A politically connected lawyer working for a mystery client has sent letters to all 88 municipalities in St. Louis County demanding they account for any use of public dollars against the petition to merge St. Louis and St. Louis County.
Charles W. Hatfield, a lawyer at Stinson Leonard Street in Jefferson City, sent letters on Wednesday morning saying that Missouri law prohibits political bodies from using tax dollars to oppose a ballot measure, and that even putting out information on the issue could break the law. Hatfield said he believed some of the municipalities already were.
Municipal officials decried the move as a scare tactic.
“This is an attempt to stifle me from speaking to the residents of Des Peres about what could potentially happen to their city, to their services, to their police,” said Mark Becker, the mayor of Des Peres and a partner at the Hullverson Law Firm in St. Louis. “I can’t think of anything that would be more un-democratic than that.”

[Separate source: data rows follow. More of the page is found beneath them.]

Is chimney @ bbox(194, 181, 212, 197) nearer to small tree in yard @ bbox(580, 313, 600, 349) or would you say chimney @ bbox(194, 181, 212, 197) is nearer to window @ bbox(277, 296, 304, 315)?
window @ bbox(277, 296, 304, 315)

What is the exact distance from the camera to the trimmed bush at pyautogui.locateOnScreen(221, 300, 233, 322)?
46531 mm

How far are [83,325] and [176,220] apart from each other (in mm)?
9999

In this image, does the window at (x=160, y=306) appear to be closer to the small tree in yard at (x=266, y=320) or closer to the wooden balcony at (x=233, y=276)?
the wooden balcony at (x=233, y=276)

Ed Rhode, a spokesman for advocacy group Better Together, which filed the initiative petition with the state, said that Hatfield didn’t work for Better Together nor its campaign, Unite STL, and that Better Together knew nothing about the letters.
Hatfield, who was chief of staff to then- Attorney General Jay Nixon and ran Nixon’s campaign for U.S. Senate, said that his client did not want to be identified but that it was someone with whom he was already doing business. Hatfield has worked for banks, insurance companies and, recently, the Clean Missouri ethics reform initiative. He has also represented the St. Louis Economic Development Partnership, whose board members are appointed by St. Louis Mayor Lyda Krewson and St. Louis County Executive Steve Stenger. Krewson and Stenger are vocal supporters of Better Together.

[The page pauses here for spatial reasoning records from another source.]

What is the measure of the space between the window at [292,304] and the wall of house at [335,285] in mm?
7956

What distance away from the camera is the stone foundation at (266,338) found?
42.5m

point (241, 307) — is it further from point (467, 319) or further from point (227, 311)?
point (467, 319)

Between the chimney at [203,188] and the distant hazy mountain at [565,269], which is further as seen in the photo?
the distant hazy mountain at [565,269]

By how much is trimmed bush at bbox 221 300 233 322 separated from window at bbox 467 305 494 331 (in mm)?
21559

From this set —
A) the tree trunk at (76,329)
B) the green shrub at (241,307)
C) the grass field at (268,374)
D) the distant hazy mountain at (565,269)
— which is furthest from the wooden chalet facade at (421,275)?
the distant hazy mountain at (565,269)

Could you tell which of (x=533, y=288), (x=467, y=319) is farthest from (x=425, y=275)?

Hatfield said he brought this issue to the attention of a client. And the client agreed that he should look into it.
Hatfield’s three-page letter sent to the municipalities contains more than two dozen requests for information. They demand, among other things, employee policies, handbook provisions, ethics guidelines and “any and all” communications pertaining to the use of public funds, the use of municipal employees, participation in campaigns, “legal theories of attack,” or dollars paid in support or opposition to the Better Together campaign.
The municipalities are required by law to respond in three days and produce the records as quickly as possible.

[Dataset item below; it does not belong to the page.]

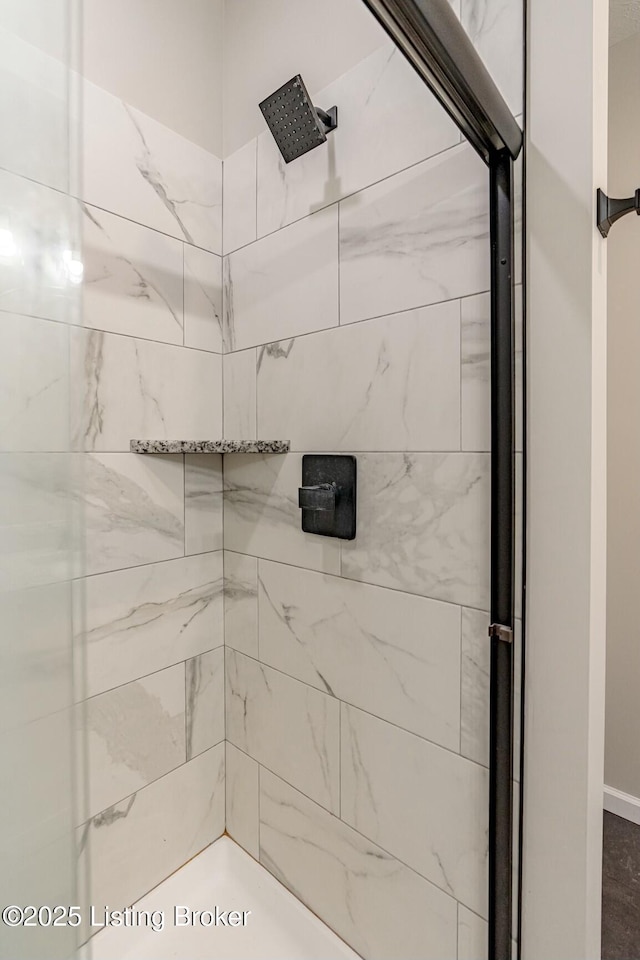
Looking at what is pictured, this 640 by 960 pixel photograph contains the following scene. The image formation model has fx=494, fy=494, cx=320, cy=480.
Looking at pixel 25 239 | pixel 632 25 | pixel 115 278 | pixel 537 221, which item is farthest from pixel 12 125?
pixel 632 25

Pat Kelly, director of the Municipal League of Metro St. Louis, which represents the municipalities and has come out opposed to Better Together, said the cities planned to comply with the requests. But he didn’t think there was any problem with officials’ providing information to residents.
“There’s not even ballot language approved at this point,” Kelly said.
Hatfield, however, singled out a few instances in which he said municipalities had already broken the law. One was a letter Des Peres mayor Becker wrote to residents this winter.
In a regular column in the city’s quarterly newsletter, Becker said that Better Together’s amendment, which the group is trying to get on the statewide ballot in 2020, would eliminate the municipalities, strip them of their authority over police, courts, roads and sales taxes, and turn them into “municipal districts.”
Becker may have carefully walked the line of legality in most of the letter, Hatfield said.
But at the end of the letter, the mayor gave an opinion: “This is a local issue,” Becker concluded, “that should be decided by voters in our region, not by a statewide vote. I am confident we will be discussing this more in the months ahead.”
And that, Hatfield said, crosses the line.
“I think its fine for him to share his opinion,” Hatfield said. “But he can’t use municipal resources to blast this out on the taxpayer dime to all the citizens. That’s the one that really I thought was the most clear.”
Hatfield said he also saw issues with a letter from Manchester, which he thinks stretches the truth, and a resolution from Shrewsbury, which he said declared that the whole city was opposed to Better Together’s ballot measure.
Municipal officials reached on Wednesday said they worried about the time it was going to take for their staffs to gather the records in the request.
“It’s voluminous,” Webster Groves Mayor Gerry Welch said.
Becker said he was once supportive of a merger of St. Louis and St. Louis County.
“I was looking forward to Better Together’s proposal until I read it,” he said. “I clearly think something needs to be done.
“But this is way more than I ever expected.”